Archive for the 'Un disco…' Category

Marc Ribot: Componiendo su banda sonora

9 febrero 2011

Marc Ribot (Newark, Nueva Jersey, Estados Unidos, 1954) es un guitarrista y compositor y, como el buen sentido no es lo que mejor repartido está entre todo el mundo, destaca entre sus semejantes. Sus aventuras musicales le han llevado por múltiples proyectos, lo que para muchos supone un problema para colocar sus discos en la estantería. Sin embargo, si las etiquetas sirven para ayudar a los dependientes de las tiendas de discos, también pueden romperse o, mejor aún, hacer como que no están, en definitiva, que no sirven. Así, no es de extrañar que el músico haya propinado a diestro y siniestro los más angustiosos guitarrazos rockeros (Yo! I Killed Your God, 1999), visitado Cuba con los muy recomendables Cubanos Postizos (en el homónimo, pero en inglés, The Prosthetic Cubans de 1998 y, dos años después, con Muy Divertido!), colaborado una y otra vez  con John Zorn (etiquetado sin rubor como ‘músico de vanguardia’) o acompañado a Tom Waits.
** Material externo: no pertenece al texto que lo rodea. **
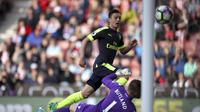 Ozil kecoh Jack Butland saat Arsenal bantai Stoke City di lanjutan Liga Inggris (Nick Potts/PA via AP)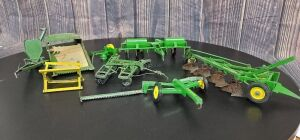 1/16 Scale Eska/Ertl John Deere (5)-implements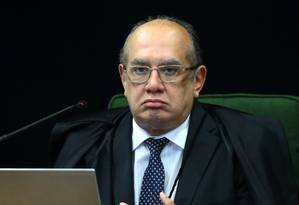 O o ministro Gilmar Mendes, durante sessão da Segunda Turma do Supremo Tribunal Federal Foto: Jorge William/Agência O Globo/03-10/2017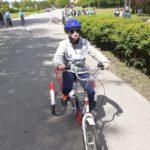 Zawonik na rowerze trójkołowym podczas wyścigu.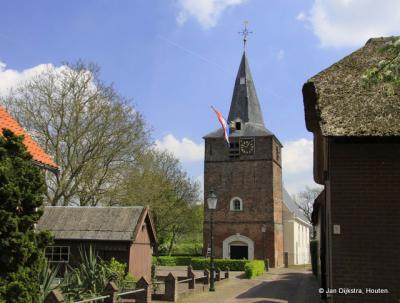 Doorkijkje naar de kerk van Uitwijk met vlag.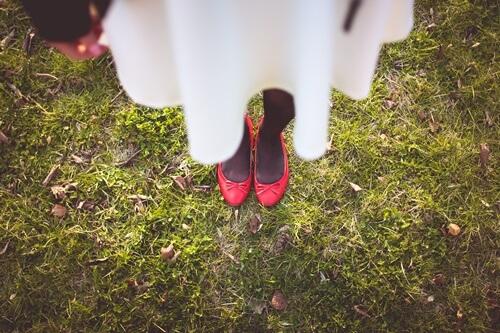 女の子の足元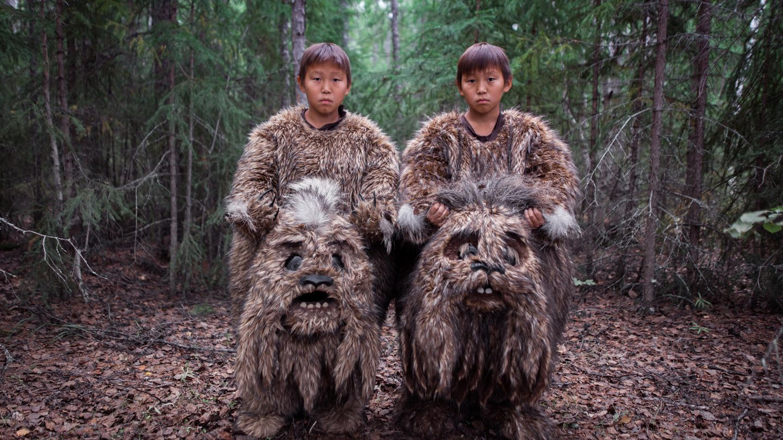 Die Zwillinge Semyon und Stepan verkörpern in dem Film mythische Sumpfwesen. Es ist das erste Mal, dass die beiden in einem Film mitspielen. Viele Schauspieler aus der Region haben keine professionelle Schauspiel-Karrier absolviert. Nur wenige von ihnen haben an Theatern gearbeitet.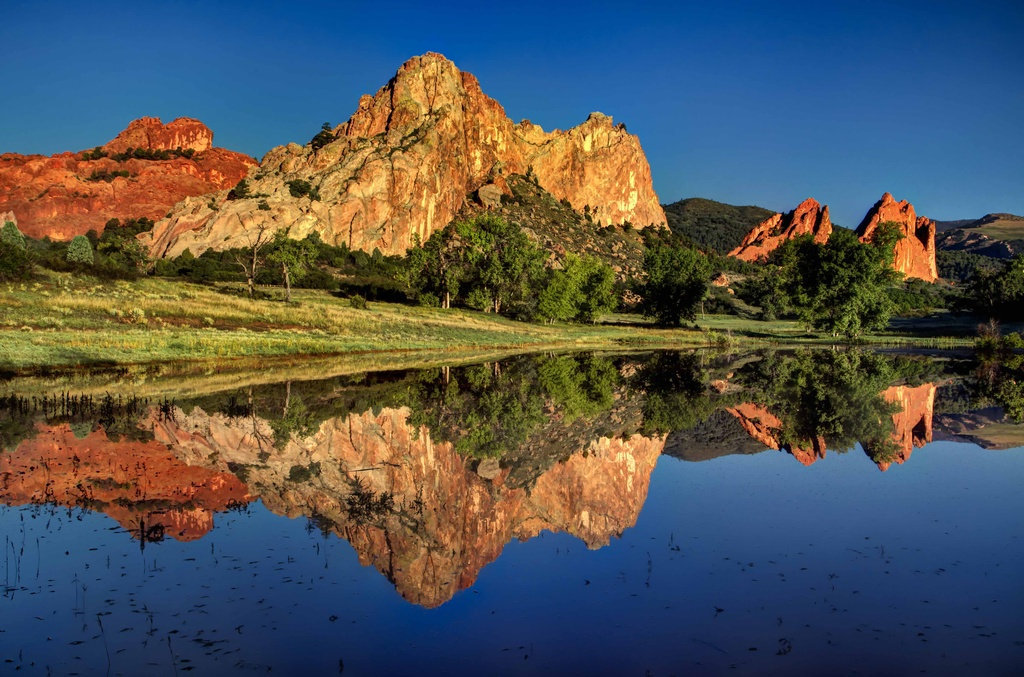 Reflections in the Garden of the Gods by exposure4u
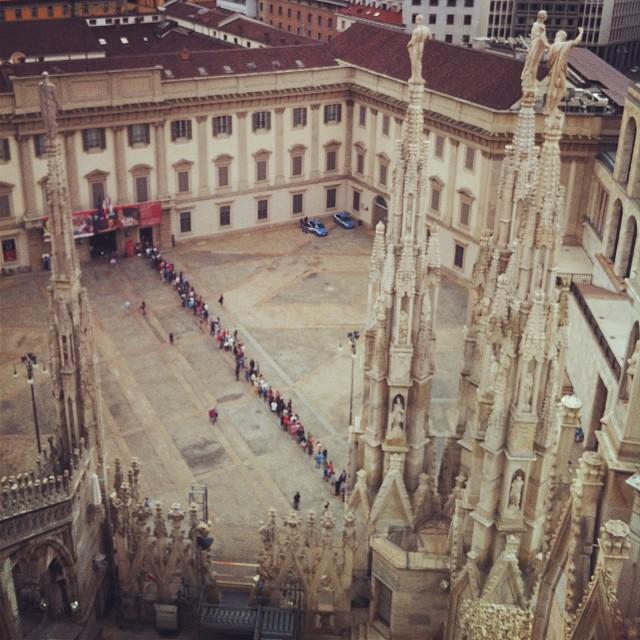 La fila di fronte a Palazzo Reale vista dalla terrazza del Duomo. Foto fatta da me e scaricata dal mio profilo instagram  http://instagram.com/ale9ssandra/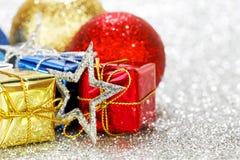 Regalo y bolas del Año Nuevo Fotografía de archivo
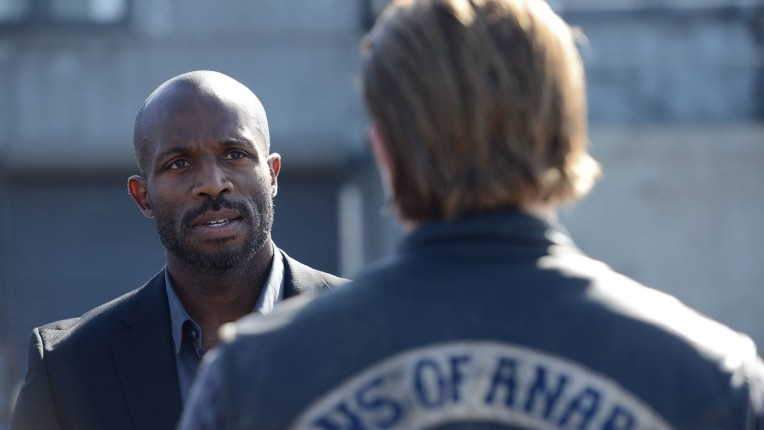 "Sons of Anarchy Recap: Season 7, Episode 3, ""Playing with Monsters"""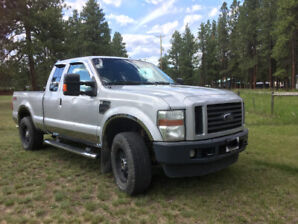 Truck F-250 for SALE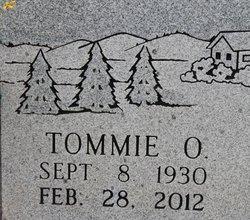 Tommie <i>O'Neal</i> Hall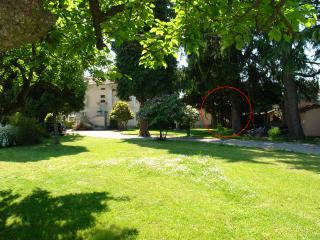 Cadrezzate Casa sul giardino Lago di Monate - Cadrezzate vacation rentals
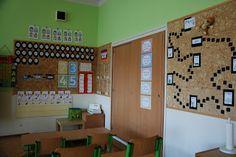 2.třída Oasis, Divider, School, Bed, Room, Inspiration, Furniture, Home Decor, Bedroom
Será que de un tipo que cita como influencia al controvertido saxofonista ‘sin normas’ Albert Ayler se puede esperar cualquier cosa.

Con su último disco, Silent Movies (Pi Recordings, 2010), Ribot se presenta en solitario musicando la banda sonora de películas mudas imaginadas; solipsismo que rondará lo introspectivo y distante para aquellos cuyas emociones sean ajenas a las del músico y, sin embargo, hará las delicias de aquellos que sepan escuchar ese ‘Sí’ que a veces revolotea dentro. Nada nuevo para los que conozcan bien su discografía. Los paréntesis siempre cuentan más de lo que parecen y, por tanto, Marc Ribot es un guitarrista estadounidense, uno que escucha música de aquí, de allá y de más adentro, pero sobretodo uno con la habilidad instrumental suficiente y la personalidad necesaria para que su música sea inconfundible.

Marc Ribot – Delancey Waltz (Silent Movies, 2010)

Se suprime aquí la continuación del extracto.